Of all the contests, I made more QSOs in the 7QP (185) than any other, followed by NEQP (28), ARI (4), INQP (2) & DEQP (1).  INQP was over at 04:00z and 7QP ended at 07:00z (midnight PDT).
As it turns out, for 7QP my score took 1st place for low power mixed mode.


NEQP Summary Statistics

With DEQP & NEQP on hold until Sunday morning, all that was left was the ARI contest.  Calling CQ for over an hour on 80 & 40 meters produced no results so I called it quits at 09:00z for 7 hours sleep.

By Sunday morning the K-Index had risen to 5 (and eventually 6) which all but nullified any upper band activity.
I managed one more NEQP QSO before calling it quits at 21:00z and taking down the radio.


Poor space weather probably had a lot to do with sparse contest activity;
such is the unknown variable in every contest weekend.

DiD YOU play in this last weekend's contests?

Is WQ6X in YOUR log?


This certificate was received on June 10th 2016 - these guys are QUICK!

1st place outside of the 7th call area is QUITE an honor when you consider what I had to work with.

The last weekend of July brought this plaque to my mailbox.  Who woulda thunk?

WQ6X RTTYily dabbles in SP-DX RTTY Contest



The end of April found me in Westminster (Orange county, S. California) on business.  For the first Saturday I drove in from the Bakersfield area.  My thinking was to get situated at the Super 8 and initiate multi-band activity in the SP-DX RTTY contest, operating remotely using STN#1 @ NX6T in Fallbrook (aka "NashVille").  As it turns out I accomplished about 1/2 that.



At NX6T, renovations to STN#2 limited multi-band opportunities for me, requiring that I pick one band and stick with it.  Because the contest period was 12:00z Saturday to 12:00z Sunday, I realized that nearly half of the contest period was behind me.  Based on propagation predictions I decided that 40 meters would be the best all around band, allowing me to work stations right up to the contest end. 


Most DX contests allow single-band submissions; all but this one.  By contest end my log was lumped in with all the SOAB LP stations, so the only thing I won was a self-pat on the back.  Instead, I used operation in the SP-DX contest to learn new operating techniques with N1MM (for me the preferred RTTY contest logging program).

While N1MM was auto-CQ'ing I spent the listening time writing the JIDX blog entry and at one point even playing in a poker tournament online.  Result?  I just missed the final table in the tournament and managed a whopping 2 QSOs in 2.5 hours. 

Then I got a brilliant idea: I turned the 2 element 40 meter yagi towards Japan calling CQ contest
to enjoy the usually expected dozens of JA QSOs.  The result?  0 QSOs. 
I guess JA's don't play in SP-DX RTTY contests. 
Bummer Dewd!

There was virtually none of the usual 40-meter intentional contest QRM even tho RTTY stations ran as low as 7.035.  Amazingly, a number of CW stations were able to co-exist; many intermingled between a dozen RTTY stations.  I was amused to hear a CW station calling CQ on a nearby frequency while I called CQ SP-DX on RTTY. 

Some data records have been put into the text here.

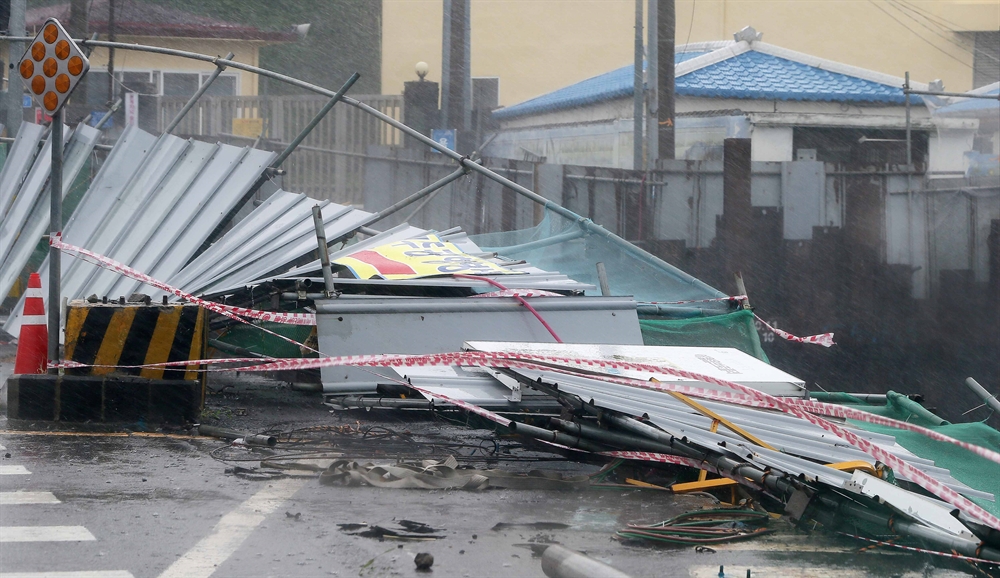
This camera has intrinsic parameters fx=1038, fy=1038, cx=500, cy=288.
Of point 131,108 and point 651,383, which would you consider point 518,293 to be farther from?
point 131,108

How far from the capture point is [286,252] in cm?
841

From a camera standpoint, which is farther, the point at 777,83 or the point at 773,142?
the point at 777,83

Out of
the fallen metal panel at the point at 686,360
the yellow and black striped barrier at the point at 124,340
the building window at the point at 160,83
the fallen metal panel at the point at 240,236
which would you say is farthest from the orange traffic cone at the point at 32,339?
the building window at the point at 160,83

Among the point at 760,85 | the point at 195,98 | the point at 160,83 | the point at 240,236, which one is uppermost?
the point at 160,83

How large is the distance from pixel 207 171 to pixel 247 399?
2548mm

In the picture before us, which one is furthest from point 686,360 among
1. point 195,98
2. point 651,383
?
point 195,98

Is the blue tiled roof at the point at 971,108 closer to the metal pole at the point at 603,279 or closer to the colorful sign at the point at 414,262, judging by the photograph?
the metal pole at the point at 603,279

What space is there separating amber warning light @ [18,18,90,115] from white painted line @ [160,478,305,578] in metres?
3.65

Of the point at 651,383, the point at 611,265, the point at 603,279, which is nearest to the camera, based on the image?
the point at 651,383

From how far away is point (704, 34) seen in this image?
104 ft

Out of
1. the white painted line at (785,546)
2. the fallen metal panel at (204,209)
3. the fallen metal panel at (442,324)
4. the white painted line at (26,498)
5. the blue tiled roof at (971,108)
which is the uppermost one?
the blue tiled roof at (971,108)

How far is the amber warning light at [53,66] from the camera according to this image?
24.7 ft

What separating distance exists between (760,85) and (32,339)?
19430mm

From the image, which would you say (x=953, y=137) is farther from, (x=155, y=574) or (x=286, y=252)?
(x=155, y=574)
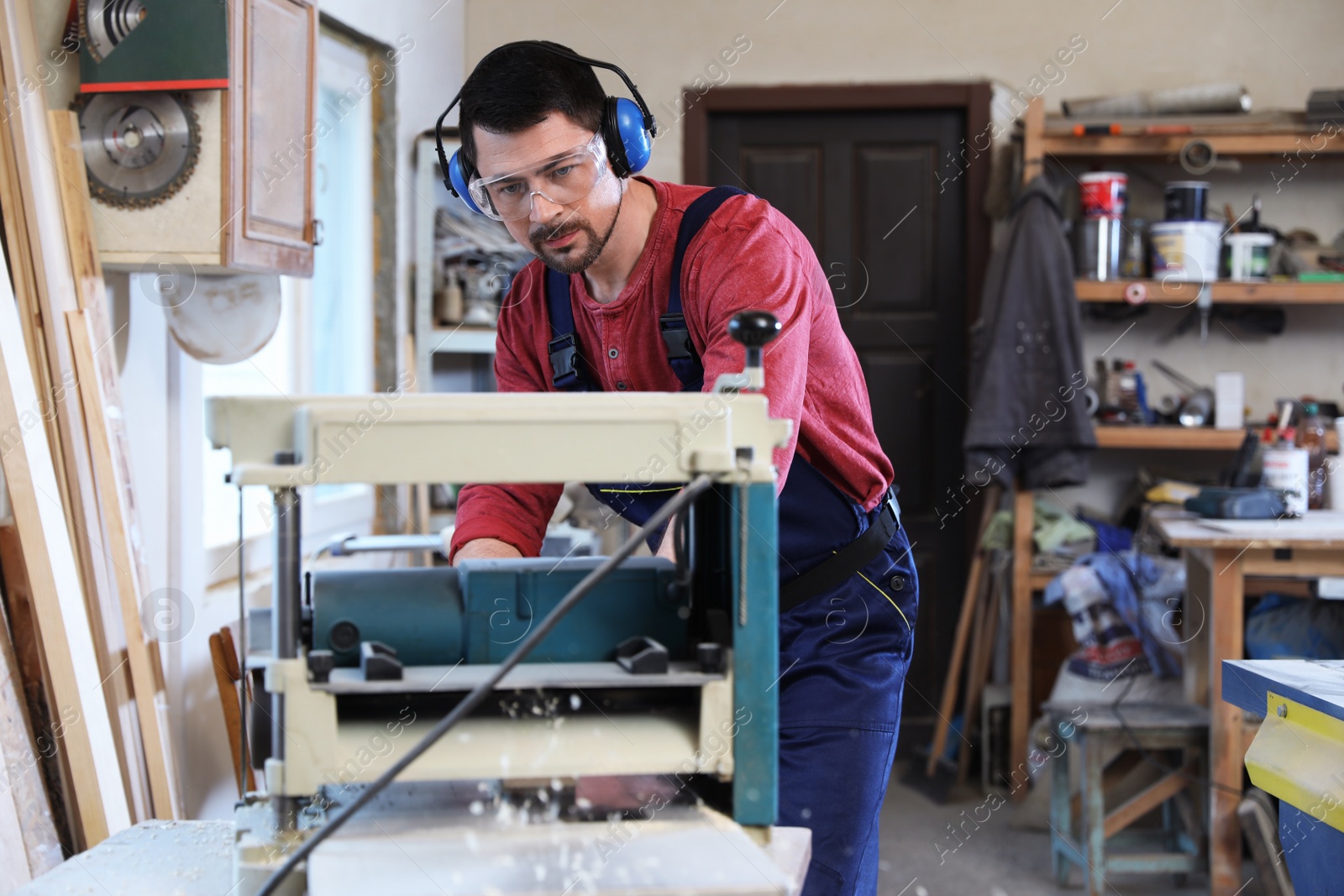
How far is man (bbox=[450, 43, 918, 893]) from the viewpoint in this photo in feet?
4.20

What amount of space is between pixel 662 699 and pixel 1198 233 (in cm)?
292

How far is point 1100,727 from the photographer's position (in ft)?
9.16

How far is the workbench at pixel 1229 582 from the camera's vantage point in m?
2.48

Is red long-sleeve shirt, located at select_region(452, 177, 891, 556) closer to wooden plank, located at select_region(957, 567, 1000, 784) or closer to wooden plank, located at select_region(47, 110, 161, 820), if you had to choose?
wooden plank, located at select_region(47, 110, 161, 820)

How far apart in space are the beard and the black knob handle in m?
0.46

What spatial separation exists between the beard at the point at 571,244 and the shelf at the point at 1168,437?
2.41 meters

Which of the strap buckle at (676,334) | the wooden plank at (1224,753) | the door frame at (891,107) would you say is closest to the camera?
the strap buckle at (676,334)

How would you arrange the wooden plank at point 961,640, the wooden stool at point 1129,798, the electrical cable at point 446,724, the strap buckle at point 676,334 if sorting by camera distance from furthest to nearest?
the wooden plank at point 961,640 → the wooden stool at point 1129,798 → the strap buckle at point 676,334 → the electrical cable at point 446,724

Over the period of an hour the CW station enjoyed several ragchews, seemingly oblivious to my RTTY operations next door to him.  Because this area of 40 meters is also used for SSB operations in regions 1 & 3, it is proof that we CAN share areas of the RF spectrum effectively.

2-el 40 Yagi w/Stepp-IR



Equipment-wise I ran an Elecraft K3 barefoot at 62 watts as I was unable to turn on the KPA-500 remotely.  I worked every station I could hear, so running low power was not an issue. 

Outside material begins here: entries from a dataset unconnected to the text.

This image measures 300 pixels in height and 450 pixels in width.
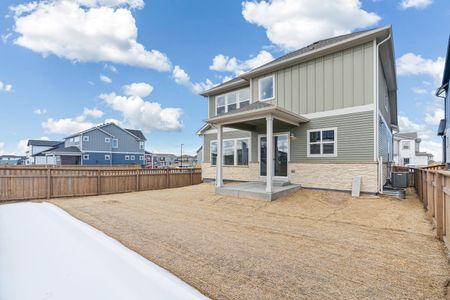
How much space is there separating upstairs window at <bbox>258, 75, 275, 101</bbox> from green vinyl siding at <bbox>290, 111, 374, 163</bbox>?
2465 millimetres

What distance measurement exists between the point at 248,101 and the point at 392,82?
8.13m

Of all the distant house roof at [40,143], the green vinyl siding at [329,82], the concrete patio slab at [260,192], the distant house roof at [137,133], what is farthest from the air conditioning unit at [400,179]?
the distant house roof at [40,143]

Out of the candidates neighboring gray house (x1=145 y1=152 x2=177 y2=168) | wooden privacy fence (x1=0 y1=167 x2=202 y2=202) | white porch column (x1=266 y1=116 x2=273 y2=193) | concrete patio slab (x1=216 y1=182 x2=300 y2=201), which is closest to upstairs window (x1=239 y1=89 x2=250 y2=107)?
white porch column (x1=266 y1=116 x2=273 y2=193)

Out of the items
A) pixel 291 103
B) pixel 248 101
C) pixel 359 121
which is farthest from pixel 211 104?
pixel 359 121

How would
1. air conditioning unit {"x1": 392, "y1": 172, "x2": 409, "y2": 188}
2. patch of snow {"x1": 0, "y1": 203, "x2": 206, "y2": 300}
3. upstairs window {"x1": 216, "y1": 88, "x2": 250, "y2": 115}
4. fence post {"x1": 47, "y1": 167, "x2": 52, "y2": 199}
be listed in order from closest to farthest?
patch of snow {"x1": 0, "y1": 203, "x2": 206, "y2": 300}, air conditioning unit {"x1": 392, "y1": 172, "x2": 409, "y2": 188}, fence post {"x1": 47, "y1": 167, "x2": 52, "y2": 199}, upstairs window {"x1": 216, "y1": 88, "x2": 250, "y2": 115}

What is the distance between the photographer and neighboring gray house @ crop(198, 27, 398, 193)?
840cm

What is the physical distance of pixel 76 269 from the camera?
3.36 meters

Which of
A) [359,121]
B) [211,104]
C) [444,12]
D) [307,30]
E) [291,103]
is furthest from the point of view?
[211,104]

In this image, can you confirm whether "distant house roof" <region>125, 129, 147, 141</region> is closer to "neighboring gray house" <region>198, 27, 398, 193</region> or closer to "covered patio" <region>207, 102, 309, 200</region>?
"neighboring gray house" <region>198, 27, 398, 193</region>

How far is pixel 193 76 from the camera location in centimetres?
1878

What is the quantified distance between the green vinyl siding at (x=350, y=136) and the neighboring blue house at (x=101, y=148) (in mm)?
32992

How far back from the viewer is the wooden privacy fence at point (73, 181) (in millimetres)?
9367

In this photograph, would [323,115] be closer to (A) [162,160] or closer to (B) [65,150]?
(B) [65,150]

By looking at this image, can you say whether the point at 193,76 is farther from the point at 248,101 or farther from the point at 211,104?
the point at 248,101
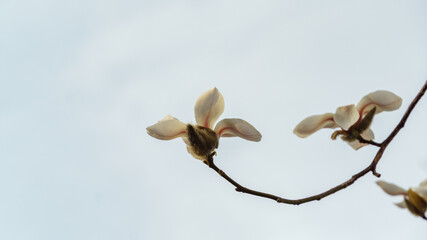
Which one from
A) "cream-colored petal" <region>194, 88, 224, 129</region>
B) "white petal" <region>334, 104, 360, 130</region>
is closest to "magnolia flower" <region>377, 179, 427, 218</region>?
→ "white petal" <region>334, 104, 360, 130</region>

In fact, I was surprised when I received a call from ZS6WB (South Africa).  At first the ZS6 prefix looked so much like just a jumble of characters that I ignored it. 


When the same "jumble of characters" showed up again I took a chance by pasting the ZS6 callsign into the callsign window and pressing the INS key to initiate a QSO.  Receiving a correct reply I logged the QSO for my only non North American QSO during this contest.

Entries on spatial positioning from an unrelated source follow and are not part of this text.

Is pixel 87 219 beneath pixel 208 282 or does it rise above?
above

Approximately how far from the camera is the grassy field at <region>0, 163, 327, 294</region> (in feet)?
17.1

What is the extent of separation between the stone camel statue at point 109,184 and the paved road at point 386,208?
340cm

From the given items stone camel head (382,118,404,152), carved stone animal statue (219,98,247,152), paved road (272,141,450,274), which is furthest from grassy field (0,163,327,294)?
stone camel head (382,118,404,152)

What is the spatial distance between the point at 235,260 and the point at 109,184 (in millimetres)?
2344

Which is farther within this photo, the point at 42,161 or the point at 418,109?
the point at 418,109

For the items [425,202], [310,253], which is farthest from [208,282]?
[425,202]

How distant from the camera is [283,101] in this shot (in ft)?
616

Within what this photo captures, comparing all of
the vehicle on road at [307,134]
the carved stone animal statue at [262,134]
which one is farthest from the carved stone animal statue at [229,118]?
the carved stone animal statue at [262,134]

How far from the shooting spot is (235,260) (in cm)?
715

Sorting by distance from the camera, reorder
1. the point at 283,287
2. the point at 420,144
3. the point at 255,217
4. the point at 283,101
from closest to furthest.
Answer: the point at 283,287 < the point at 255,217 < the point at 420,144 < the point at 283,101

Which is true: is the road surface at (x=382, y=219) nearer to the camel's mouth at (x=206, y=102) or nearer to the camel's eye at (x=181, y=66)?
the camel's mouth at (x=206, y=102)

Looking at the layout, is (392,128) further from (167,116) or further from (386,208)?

While I was severely limited in what I could do remotely, it WAS a lot of fun working the SP-DX RTTY contest to the degree that I did.  After all, amateur radio contesting is about being prepared for
just about anything which comes our way during the contest period. 
For the SP-DX contest I certainly got to make that happen.

What about you?  Did You play in the SP-DX RTTY contest?
How manny RTTY exchanges ended up in YOUR Log?